- _WORK TO COMPLETE_:
- 1) In the article on Japan's Olympic marathon trial, on what date will the Marathon Grand Championship be held?
- 2) Reproduce the stretch of the marathon trial article from "The MGC race" through "for the runners.", word for word.
- 3) Pick up the article on Japan's Olympic marathon trial after its final sentence and write the next few paragraphs.

- _SOURCE TEXT_:
=== Section Start ===

Japan’s runners who earn spots for the Summer Olympics will gain significant experience running on a nearly identical course during the trial for the 2020 Tokyo Games on home soil.

The Japan Association of Athletics Federations revealed the date and course for the inaugural Marathon Grand Championship on Friday.

The MGC race will be held on Sept. 15, 2019. According to the JAAF, the start time will likely be around 9 a.m., although it is not official yet.

The International Olympic Committee has not announced the start time for the 2020 Olympic marathon. Speculation is that the race will begin at 7 a.m. due to potential mid-summer heat.

JAAF senior managing director Mitsugi Ogata said at a Tokyo news conference that the organization set the date to see if the runners would be able to compete while getting acclimated to hot weather.

When asked why the JAAF did not have the MGC in August, when the women’s and men’s Olympic races will be held on Aug. 2 and Aug. 9, respectively, if it wanted to make the MGC a pre-Olympic competition, Ogata said it would be too taxing for the runners.

“I know that it would be the best to compete in the circumstances that are as close (as the Olympics),” Ogata said. “But it would give big damage (to the athletes). We thought that it would be too dangerous to let the runners compete in the summer and then the next summer (at the Olympics). That is why we chose mid-September because it would provide a fairly similar climatical environment.”

Ogata added that the JAAF also wanted to make sure that the event would not overlap with others, including the IAAF World Championships in Doha (Sept. 28-Oct. 6) and the Rugby World Cup in Japan (Sept. 20-Nov. 2).

In addition to the race date, the MGC course will be similar to the one used for the Olympic marathons.

Because the new National Stadium, which is currently under construction, will not be completed in time for the MGC, Icho Namiki Avenue and Meiji Jingu Gaien will replace National Stadium as the starting and finishing points, respectively, for the event.

Icho Namiki Avenue and Meiji Jingu Gaien are both located near National Stadium, so the majority of the MGC course will be identical to the Olympic course.

“The athletes will build their confidence toward the main event (Tokyo Olympics) and be able to eliminate some of their worries,” said former star marathoner Toshihiko Seko, who serves as the director of the JAAF’s marathon development project team.

Seko said that the upward slopes over the course’s final three kilometers will be one of the key points for both the MGC and Olympics, and added that Japanese runners should take advantage of being able to study the course and run there.

“We would like to have an edge over our rivals (from other countries),” Seko said on behalf of Japanese marathoners.

Japan has not captured an Olympic marathon medal since Mizuki Noguchi grabbed the women’s gold at the 2004 Athens Games.

Naoko Takahashi, who claimed the women’s marathon gold at the 2000 Sydney Olympics, stressed the benefit of having the chance to compete on the same course on multiple occasions.

=== Section End ===

- _DATASET SECTION_:
=== Section Start ===

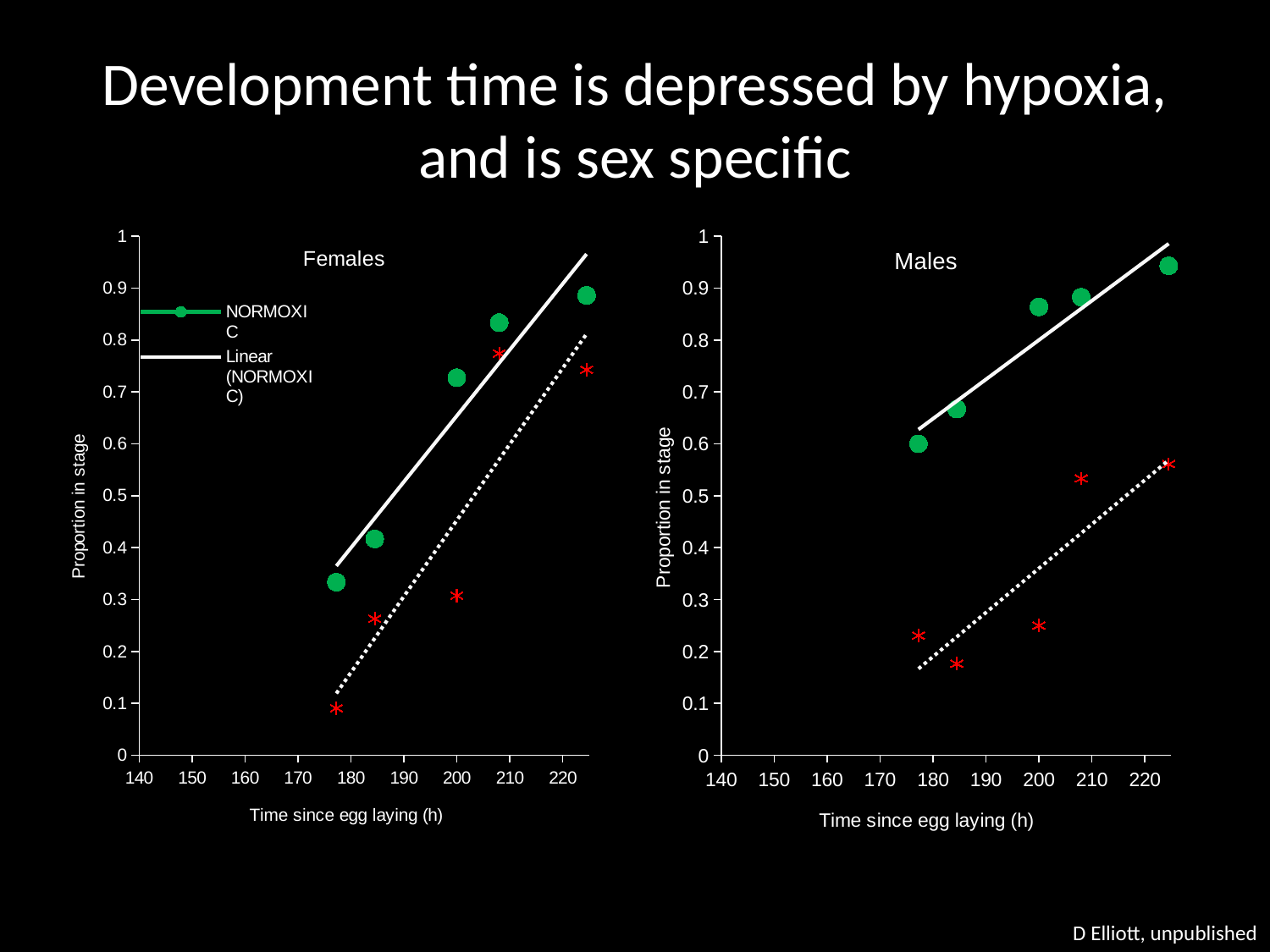
On the Males chart, is the value of the rightmost red asterisk point greater or less than 0.7? less What kind of chart is the Females chart? scatter chart How many red asterisk points are plotted on the Females chart? 5 On the Males chart, do the red asterisk points generally rise or fall as time since egg laying increases? rise How many entries does the legend on the Females chart list? 2 How many green NORMOXIC points are plotted on the Males chart? 5 On the Males chart, at the leftmost time point, which is larger: the green NORMOXIC point or the red asterisk point? the green NORMOXIC point On the Females chart, is the value of the leftmost red asterisk point greater or less than 0.2? less What is the y-axis label on the Males chart? Proportion in stage What are the two legend entries on the Females chart? NORMOXIC and Linear (NORMOXIC) On the Females chart, do the green NORMOXIC points rise or fall as time since egg laying increases? rise On the Males chart, is the value of the rightmost green NORMOXIC point greater or less than 0.9? greater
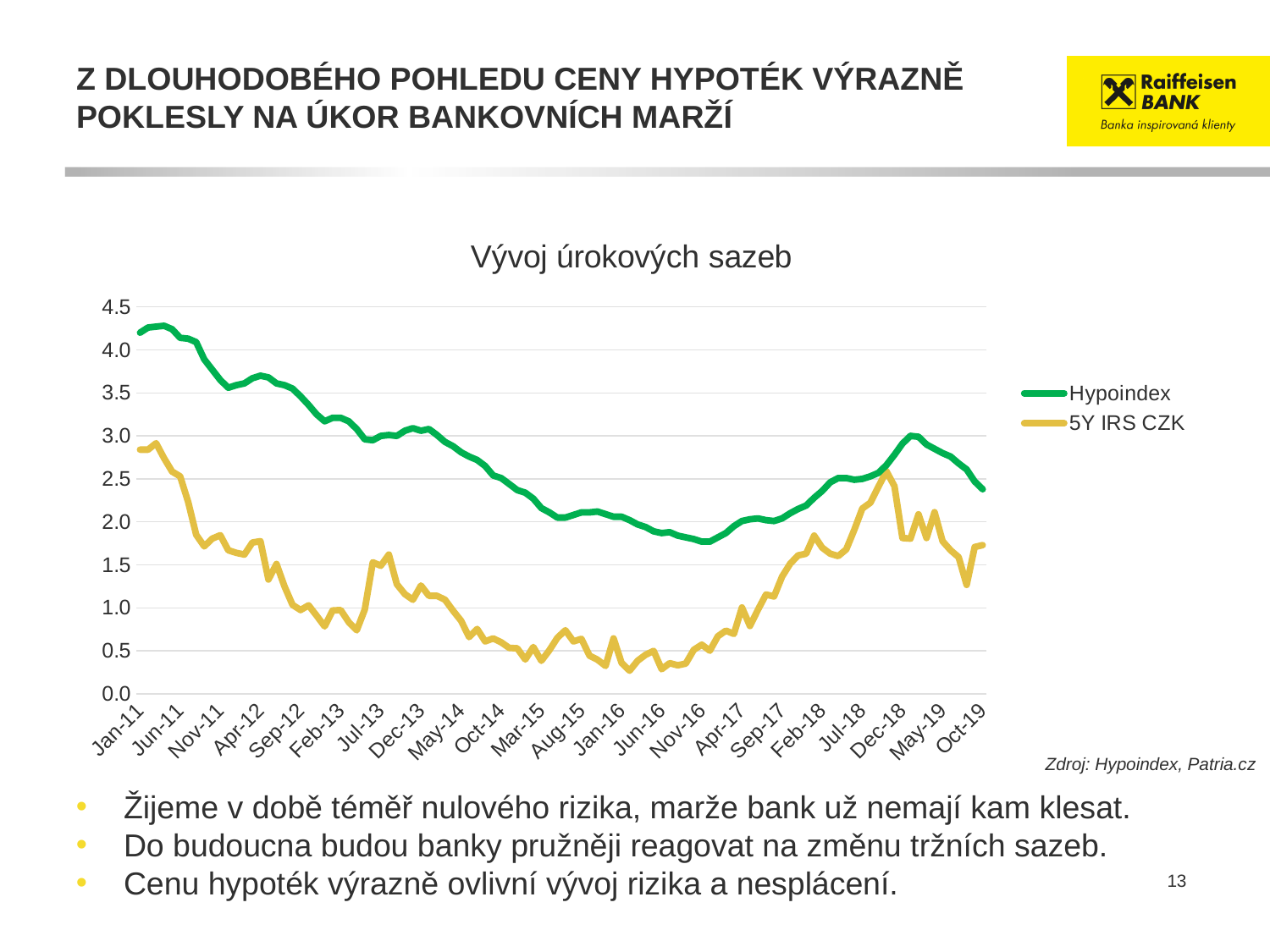
What is the title of the chart? Vývoj úrokových sazeb Is the value of Hypoindex at Nov-16 greater or less than 2.0? less Is the value of 5Y IRS CZK at Jan-11 greater or less than 2.5? greater Which series is drawn in green in the chart? Hypoindex How many series does the legend of the chart list? 2 Is the value of Hypoindex at Jan-11 greater or less than 4.0? greater What kind of chart is shown on the slide? line chart Does the Hypoindex series rise or fall between Jan-11 and Nov-16? fall At Jan-11, which series has the higher value, Hypoindex or 5Y IRS CZK? Hypoindex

=== Section End ===

- _ANSWERS PROVIDED_:
- 1) Sept. 15, 2019.

- 2)
The MGC race will be held on Sept. 15, 2019. According to the JAAF, the start time will likely be around 9 a.m., although it is not official yet.

The International Olympic Committee has not announced the start time for the 2020 Olympic marathon. Speculation is that the race will begin at 7 a.m. due to potential mid-summer heat.

JAAF senior managing director Mitsugi Ogata said at a Tokyo news conference that the organization set the date to see if the runners would be able to compete while getting acclimated to hot weather.

When asked why the JAAF did not have the MGC in August, when the women’s and men’s Olympic races will be held on Aug. 2 and Aug. 9, respectively, if it wanted to make the MGC a pre-Olympic competition, Ogata said it would be too taxing for the runners.

- 3)
Takahashi cited one of her own experiences. At the now-defunct Tokyo International Women’s Marathon, she lost her momentum near the end of the 2003 race. However, she took advantage of that stretch two years later en route to winning the 2005 event.

“Those who earn spots for the Olympics through the MGC will gain considerable advantage toward the Olympics,” the 46-year-old Takahashi said.

Historically, selections for Japanese marathon representatives for the Olympics have not been transparent, and the JAAF decided to make them more legitimate. The nation’s track body overhauled the ways things are done, instituting a two-year qualifying process known as the Grand Champion Series.

The series kicked off last summer. The JAAF designated domestic races (five male and four female events), which include the Tokyo Marathon, Fukuoka International Marathon and Nagoya Women’s Marathon. The top finishers in those competitions who have qualified by meeting required time standards are headed to the MGC.

Yuta Shitara, who broke the men’s national record by completing the Tokyo Marathon in 2 hours, 6 minutes, 11 seconds in February, is among those who have already qualified for the MGC. That record had stood for 16 years.

Runners may also advance to the MGC as wild-card athletes if they meet JAAF criteria at international races.

In the MGC, the top two finishers in the male and female categories will earn spots for the Tokyo Olympics.

The JAAF has also designated domestic competitions (three men’s and three women’s) that will be held in the winter of 2019 and spring of 2000 as the MGC Final Challenge. One male and one female runner, who have the fastest times and meet JAAF-designated qualifying marks, will also punch tickets to the Olympics. But if no one meets the qualifying marks, runner-ups in the MGC will nab the remaining third spots).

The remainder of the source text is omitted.